--- Document text ---
<<<<

This summer, grades in GCSEs, A-Levels and other qualifications will be awarded based on moderated teacher judgments.

It seems that the intention is to ensure that the distribution of grades awarded in each subject is similar to last year.

At the moment, we have no idea what the national distribution of grades based on teacher judgments would look like. Maybe it would be very similar to the distribution produced by exams.

But if not, some degree of moderation will be necessary.

In this blogpost, I’m going to look at some of the statistical options that might be used in this process, and their advantages and disadvantages.

Awarding grades in 2020

According to the latest information from the Department for Education, Ofqual is developing an awarding process based on teacher judgments in collaboration with the awarding bodies. At its heart will be teachers’ judgments about “the grade that they believe [each] student would have received if exams had gone ahead”. Guidance will be issued on how to do this.

The information available from the DfE also says: “The exam boards will then combine this information with other relevant data, including prior attainment, and use this information to produce a calculated grade for each student, which will be a best assessment of the work they have put in.”

This suggests that there will be a moderation exercise of some form.

This moderation exercise is likely to employ a range of evidence. I’m going to look at two forms of statistical evidence. Firstly, comparison with last year. Secondly, statistical predictions.

Comparison with last year

Schools’ exam results are predictably unpredictable, especially for small cohorts.

Each year, Ofqual publishes “centre variability” charts, which summarise, for each subject, the school-level changes in attainment from one year to the next.

Charts like this could help in the moderation process this year to monitor differences in results compared to last year.

I’m going to use something similar here: going back to the 2018 GCSE data and comparing the percentage of pupils achieving grade 9-4 (or A*-C) to the previous year in each subject at each state-funded mainstream school.

The chart below shows the differences that result for all 3,000 schools and the 30 main GCSE subjects, splitting schools into four groups based on the number of entries they had in each subject in 2018.[1]

Two things are clear from the chart. Firstly, there are lots of schools with relatively few entrants in a given subject. Secondly, that results in these schools tend to be more volatile than in schools with larger numbers of entrants – shown by a broader spread of differences in 2017 and 2018 results.

Taking all subjects together, 57% of schools’ results differ by less than 10 percentage points when we compare them to the previous year’s.

But in subjects with 30 or fewer entries, this figure was just 43%. And in some subjects with more than 180 entrants, it was almost 90%. Put another way, you can predict a set of results for a school based on last year’s results reasonably well for subjects with a large number of entrants but not so well for smaller cohorts.

A school’s results may change even if there is no difference in teaching and learning. Firstly, especially in small cohorts, the prior attainment profile of pupils may be very different from one year to the next. Secondly, even if prior attainment is the same, measurement error can play a part.

Imagine we somehow managed to clone a class. If we give this year’s exam to the class and next year’s exam (of the same syllabus) to the clones, in normal circumstances they wouldn’t necessarily be awarded the same grades. Chances are, results would be closer in some subjects more than others. As this blogpost from the Higher Education Policy Institute notes, exam grades are not precisely measured and some students might not get the grade they deserve.

With larger numbers of entrants, the errors at student level (largely) cancel out when aggregated to school level. As a result, there is less volatility from year to year.

Following this approach, the closeness with which centre variability in 2020 matches the centre variability seen last year could determine how much more Ofqual does to moderate results.

>>>>

--- Record extracts ---

<<<<

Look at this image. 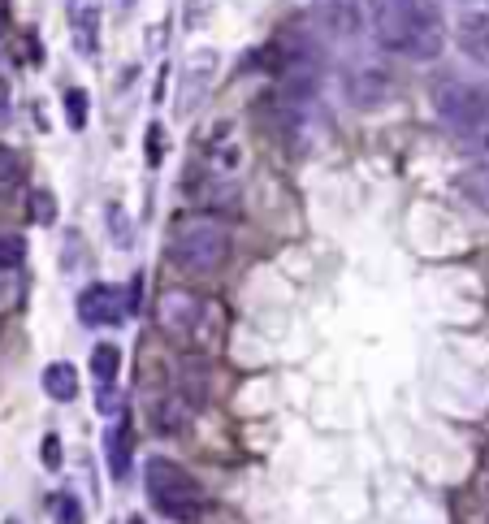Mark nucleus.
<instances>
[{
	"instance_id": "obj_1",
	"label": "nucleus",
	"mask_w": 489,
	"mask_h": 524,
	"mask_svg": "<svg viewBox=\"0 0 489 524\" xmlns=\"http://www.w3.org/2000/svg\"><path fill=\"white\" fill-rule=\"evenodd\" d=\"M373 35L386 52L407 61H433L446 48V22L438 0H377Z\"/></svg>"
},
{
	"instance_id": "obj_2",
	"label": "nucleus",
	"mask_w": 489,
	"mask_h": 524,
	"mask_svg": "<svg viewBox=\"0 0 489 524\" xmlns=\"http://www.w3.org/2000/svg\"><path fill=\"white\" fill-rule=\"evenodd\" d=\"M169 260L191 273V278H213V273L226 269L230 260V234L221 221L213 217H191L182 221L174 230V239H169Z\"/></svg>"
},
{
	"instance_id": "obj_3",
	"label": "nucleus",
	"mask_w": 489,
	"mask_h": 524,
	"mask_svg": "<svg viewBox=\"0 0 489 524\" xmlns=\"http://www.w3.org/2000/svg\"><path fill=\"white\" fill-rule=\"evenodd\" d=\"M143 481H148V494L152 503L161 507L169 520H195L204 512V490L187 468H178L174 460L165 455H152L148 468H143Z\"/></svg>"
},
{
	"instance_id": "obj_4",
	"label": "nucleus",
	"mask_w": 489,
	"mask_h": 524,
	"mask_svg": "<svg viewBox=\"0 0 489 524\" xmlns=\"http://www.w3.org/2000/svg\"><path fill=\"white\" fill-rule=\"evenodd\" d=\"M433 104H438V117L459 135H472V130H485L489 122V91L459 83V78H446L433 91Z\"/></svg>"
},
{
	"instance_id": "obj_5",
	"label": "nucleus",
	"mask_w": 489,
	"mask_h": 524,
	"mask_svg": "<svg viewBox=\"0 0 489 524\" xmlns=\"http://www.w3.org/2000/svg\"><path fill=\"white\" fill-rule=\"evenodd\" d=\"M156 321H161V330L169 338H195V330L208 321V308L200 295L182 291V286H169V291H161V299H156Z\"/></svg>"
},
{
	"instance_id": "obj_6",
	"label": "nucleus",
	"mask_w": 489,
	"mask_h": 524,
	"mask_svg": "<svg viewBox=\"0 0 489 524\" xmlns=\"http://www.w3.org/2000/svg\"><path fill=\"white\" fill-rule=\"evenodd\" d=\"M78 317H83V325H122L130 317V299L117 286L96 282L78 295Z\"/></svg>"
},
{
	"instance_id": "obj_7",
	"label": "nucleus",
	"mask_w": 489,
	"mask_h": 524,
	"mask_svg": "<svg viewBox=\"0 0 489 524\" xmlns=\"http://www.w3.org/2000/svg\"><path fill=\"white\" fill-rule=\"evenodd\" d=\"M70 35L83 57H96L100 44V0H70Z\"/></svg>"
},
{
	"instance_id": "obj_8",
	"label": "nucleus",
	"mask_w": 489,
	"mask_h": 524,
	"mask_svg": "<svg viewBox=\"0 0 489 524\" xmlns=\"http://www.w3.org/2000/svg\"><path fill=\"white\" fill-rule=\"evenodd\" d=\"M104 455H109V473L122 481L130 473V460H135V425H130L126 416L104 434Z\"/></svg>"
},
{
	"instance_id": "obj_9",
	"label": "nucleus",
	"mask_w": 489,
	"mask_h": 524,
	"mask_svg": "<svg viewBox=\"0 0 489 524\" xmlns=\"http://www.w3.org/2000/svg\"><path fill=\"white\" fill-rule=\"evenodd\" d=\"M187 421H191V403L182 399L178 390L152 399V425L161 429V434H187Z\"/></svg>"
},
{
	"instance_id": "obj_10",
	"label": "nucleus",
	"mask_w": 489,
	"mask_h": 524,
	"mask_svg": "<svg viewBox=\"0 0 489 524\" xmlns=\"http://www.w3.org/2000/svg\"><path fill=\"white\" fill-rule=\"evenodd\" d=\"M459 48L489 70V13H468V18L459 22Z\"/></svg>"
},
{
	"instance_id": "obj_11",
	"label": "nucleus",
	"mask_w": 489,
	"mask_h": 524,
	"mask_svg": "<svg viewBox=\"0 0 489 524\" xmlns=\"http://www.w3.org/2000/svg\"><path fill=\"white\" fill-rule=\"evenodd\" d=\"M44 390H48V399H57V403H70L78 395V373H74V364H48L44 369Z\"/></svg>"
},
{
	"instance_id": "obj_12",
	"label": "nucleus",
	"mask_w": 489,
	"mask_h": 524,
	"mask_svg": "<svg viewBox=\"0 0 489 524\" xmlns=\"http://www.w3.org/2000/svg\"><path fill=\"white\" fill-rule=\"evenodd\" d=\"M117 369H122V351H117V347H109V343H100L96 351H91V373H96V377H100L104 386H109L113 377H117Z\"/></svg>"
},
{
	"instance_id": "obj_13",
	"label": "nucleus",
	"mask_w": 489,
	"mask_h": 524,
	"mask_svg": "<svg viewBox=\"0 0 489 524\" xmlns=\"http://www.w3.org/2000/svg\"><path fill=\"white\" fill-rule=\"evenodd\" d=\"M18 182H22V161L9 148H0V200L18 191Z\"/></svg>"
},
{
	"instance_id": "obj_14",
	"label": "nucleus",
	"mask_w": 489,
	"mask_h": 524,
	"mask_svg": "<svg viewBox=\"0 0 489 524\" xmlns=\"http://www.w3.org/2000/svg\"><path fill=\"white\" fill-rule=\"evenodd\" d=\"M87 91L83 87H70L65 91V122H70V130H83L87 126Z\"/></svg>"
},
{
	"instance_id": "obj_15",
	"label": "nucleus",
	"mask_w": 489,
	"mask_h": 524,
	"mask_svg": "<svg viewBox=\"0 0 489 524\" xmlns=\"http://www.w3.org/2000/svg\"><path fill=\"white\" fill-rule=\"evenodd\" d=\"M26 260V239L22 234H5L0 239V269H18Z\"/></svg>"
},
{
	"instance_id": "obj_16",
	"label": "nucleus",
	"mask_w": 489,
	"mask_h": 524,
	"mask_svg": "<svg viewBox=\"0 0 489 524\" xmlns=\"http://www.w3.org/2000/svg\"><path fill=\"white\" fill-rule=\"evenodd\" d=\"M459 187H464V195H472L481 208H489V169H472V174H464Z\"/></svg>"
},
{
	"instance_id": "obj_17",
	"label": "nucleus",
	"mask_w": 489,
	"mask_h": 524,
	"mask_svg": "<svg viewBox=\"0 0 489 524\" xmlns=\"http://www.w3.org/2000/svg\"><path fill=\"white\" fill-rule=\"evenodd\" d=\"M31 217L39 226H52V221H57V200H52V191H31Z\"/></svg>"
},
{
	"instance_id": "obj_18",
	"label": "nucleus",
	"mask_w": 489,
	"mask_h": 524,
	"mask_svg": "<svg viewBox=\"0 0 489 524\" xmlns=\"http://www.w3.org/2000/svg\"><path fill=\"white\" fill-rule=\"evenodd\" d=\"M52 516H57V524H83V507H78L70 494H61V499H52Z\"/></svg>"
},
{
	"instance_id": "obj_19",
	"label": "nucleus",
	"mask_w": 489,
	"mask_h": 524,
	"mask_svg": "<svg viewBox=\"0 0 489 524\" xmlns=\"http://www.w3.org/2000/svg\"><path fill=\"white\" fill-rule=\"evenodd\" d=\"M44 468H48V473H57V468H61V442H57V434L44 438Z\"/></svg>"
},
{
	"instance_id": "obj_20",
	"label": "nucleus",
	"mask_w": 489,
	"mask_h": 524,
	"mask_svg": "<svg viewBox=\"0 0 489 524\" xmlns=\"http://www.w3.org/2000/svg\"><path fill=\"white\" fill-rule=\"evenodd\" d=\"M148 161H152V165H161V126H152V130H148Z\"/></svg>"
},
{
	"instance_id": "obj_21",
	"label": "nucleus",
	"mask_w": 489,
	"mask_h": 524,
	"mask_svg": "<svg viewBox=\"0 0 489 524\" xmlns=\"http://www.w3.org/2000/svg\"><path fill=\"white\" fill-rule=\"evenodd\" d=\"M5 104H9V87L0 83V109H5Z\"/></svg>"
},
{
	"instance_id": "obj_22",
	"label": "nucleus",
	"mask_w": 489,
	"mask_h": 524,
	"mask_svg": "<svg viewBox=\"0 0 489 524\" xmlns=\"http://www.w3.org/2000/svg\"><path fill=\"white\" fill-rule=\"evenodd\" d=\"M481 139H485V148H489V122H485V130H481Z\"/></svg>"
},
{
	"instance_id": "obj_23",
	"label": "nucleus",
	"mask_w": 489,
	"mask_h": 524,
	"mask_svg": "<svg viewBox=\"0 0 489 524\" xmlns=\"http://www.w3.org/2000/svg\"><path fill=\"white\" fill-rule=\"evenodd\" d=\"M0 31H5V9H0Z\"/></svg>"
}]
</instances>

>>>>

--- Required tasks ---
(1) In the blog post on awarding grades in 2020, what percentage of schools' results differed by less than 10 percentage points from the previous year's when all subjects were taken together?
(2) Quote the part of the blog post on awarding grades in 2020 that opens with the words "Schools’ exam results" and closes with "attainment from one year to the next.".

--- Answer list ---
(1) 57%

(2)
Schools’ exam results are predictably unpredictable, especially for small cohorts.

Each year, Ofqual publishes “centre variability” charts, which summarise, for each subject, the school-level changes in attainment from one year to the next.